**Consignes**
1. Indiquez si les affirmations suivantes concordent avec le texte sur les élections présidentielles, en répondant par oui ou par non et en citant mot pour mot le passage qui tranche. (a) Le sort des cinq prochaines années doit se régler sur deux week-ends de fin avril et de début mai 2017. (b) Le texte parle de dix ans de gouvernement. (c) Le FN a réussi à s'imposer comme l'acteur principal.
2. Recopiez fidèlement le passage du texte sur les élections présidentielles qui va de « De son côté, la » jusqu'à « de dégager lui-même. ».
3. Poursuivez, s'il vous plaît, le texte sur les élections présidentielles à partir de l'endroit où il s'arrête.

**Extrait de la page**

-=-=-

Il y aurait des élections présidentielles…
On nous dit que notre sort pour les 5 prochaines années va se régler sur deux week-end de la fin avril et du début mai 2017. Depuis la rentrée de septembre 2016, l’échéance prochaine des élections accapare à peu près toutes les énergies sur la scène politique française, asphyxiant presque toute autre forme d’organisation et de lutte. On nous refait le coup : « une chance de rebattre les cartes », « de changer la donne ». Mais cette fois, le FN a réussi à s’imposer comme l’acteur principal, et c’est un spectacle particulièrement pitoyable et ridicule que nous infligent tous ces candidats qui miment le sérieux et s’agitent d’autant plus vigoureusement que leur crédibilité est sur le point de s’effondrer. Il est plus que jamais visible que les légères nuances entre leurs différentes idéologies sont au fond bien dérisoires et qu’aucun de leurs programmes ne peut plus prétendre changer en mieux quoi que ce soit, même de minime, au cours infernal des choses.
Après 5 ans de gouvernement, les tentatives d’expulsion ratées de la ZAD de Notre-Dame-des-Landes, les meurtres d’Amine Bentounsi, de Rémi Fraisse, d’Adama Traoré et d’autres, le viol dit « accidentel » de Théo ; après l’état d’urgence éternel, les perquisitions et les assignations à résidence, après l’imposition forcée de la loi “Travaille !”, le PS a montré une fois de plus que la social-démocratie jouera toujours la carte de la répression face à tout ce qui remet en cause l’ordre actuel des choses. Et ce n’est pas une remise à jour de la technocratie « ni gauche ni droite » à la Macron qui bouleversera cette vérité historique.
De son côté, la “vraie gauche” s’obstine à ne pas voir que l’exemple
de Syriza en Grèce démontre que toute tentative d’application d’un
programme de lutte contre l’austérité généralisée est condamnée à
l’échec lorsqu’elle se ne s’appuie pas sur des mouvements sociaux forts.
De plus, en se fourvoyant dans d’obscures alliances avec la Russie de
Poutine, il semble que celui qui a voulu récupérer le mouvement
« dégagiste » ait simplement oublié de dégager lui-même.

-=-=-

**Données fournies**
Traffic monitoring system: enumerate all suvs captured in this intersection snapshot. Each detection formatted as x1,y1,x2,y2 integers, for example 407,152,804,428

-=-=-

**Réponses par consigne**
1.
(a) Oui : « notre sort pour les 5 prochaines années va se régler sur deux week-end de la fin avril et du début mai 2017 »
(b) Non : « Après 5 ans de gouvernement »
(c) Oui : « le FN a réussi à s’imposer comme l’acteur principal »

2.
De son côté, la “vraie gauche” s’obstine à ne pas voir que l’exemple
de Syriza en Grèce démontre que toute tentative d’application d’un
programme de lutte contre l’austérité généralisée est condamnée à
l’échec lorsqu’elle se ne s’appuie pas sur des mouvements sociaux forts.
De plus, en se fourvoyant dans d’obscures alliances avec la Russie de
Poutine, il semble que celui qui a voulu récupérer le mouvement
« dégagiste » ait simplement oublié de dégager lui-même.

3.
Le Front National offre quant à lui son éternelle réponse autoritaire à
l’angoisse largement partagée que suscite la crise économique et
politique. C’est le parti de l’ordre brutal de l’État, de la
toute-puissance de la police, du racisme et de la xénophobie, de la
défense des valeurs traditionnelles d’une France réactionnaire et de la
sauvegarde de la patrie en danger. Mais si le FN s’est tant renforcé ces
dernières années, c’est d’abord parce que tout le champ politique s’est
déplacé vers ses thématiques, jouant la carte de la sécurité avant
tout, sans plus chercher à construire de perspectives d’émancipation et
de solidarité. Ceux qui appellent maintenant avec impuissance à
s’opposer à lui dans une sorte de front républicain et démocratique sont
ceux-là même qui ont préparé le terrain pour sa venue au pouvoir. Ce
sont les mêmes qui sont plus prompts à accuser les émeutier-e-s
révolté-e-s après le viol de Théo de “faire monter le FN” qu’à combattre
le FN là où il est déjà : dans les rangs d’une police raciste qui tue
et viole en toute impunité.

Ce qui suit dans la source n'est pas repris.